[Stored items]

*** Block opens ***

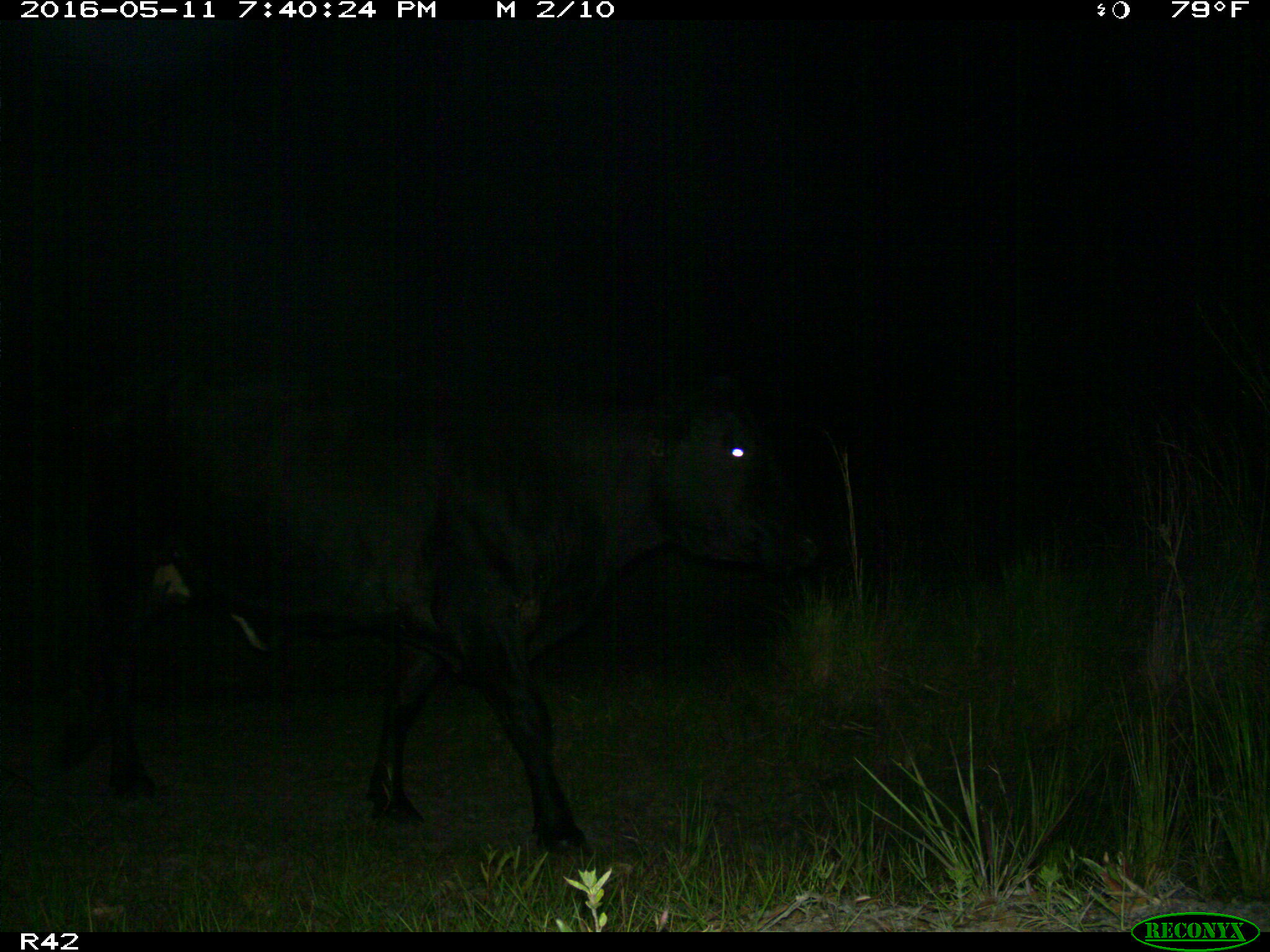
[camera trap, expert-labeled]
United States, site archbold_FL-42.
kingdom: Animalia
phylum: Chordata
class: Mammalia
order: Artiodactyla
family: Bovidae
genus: Bos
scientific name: Bos taurus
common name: domestic cow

*** Block closes ***

**TASK BRIEF**
Give back the records above word for word, minus any image they hold.

**YOUR SOLUTION**
[camera trap, expert-labeled]
United States, site archbold_FL-42.
kingdom: Animalia
phylum: Chordata
class: Mammalia
order: Artiodactyla
family: Bovidae
genus: Bos
scientific name: Bos taurus
common name: domestic cow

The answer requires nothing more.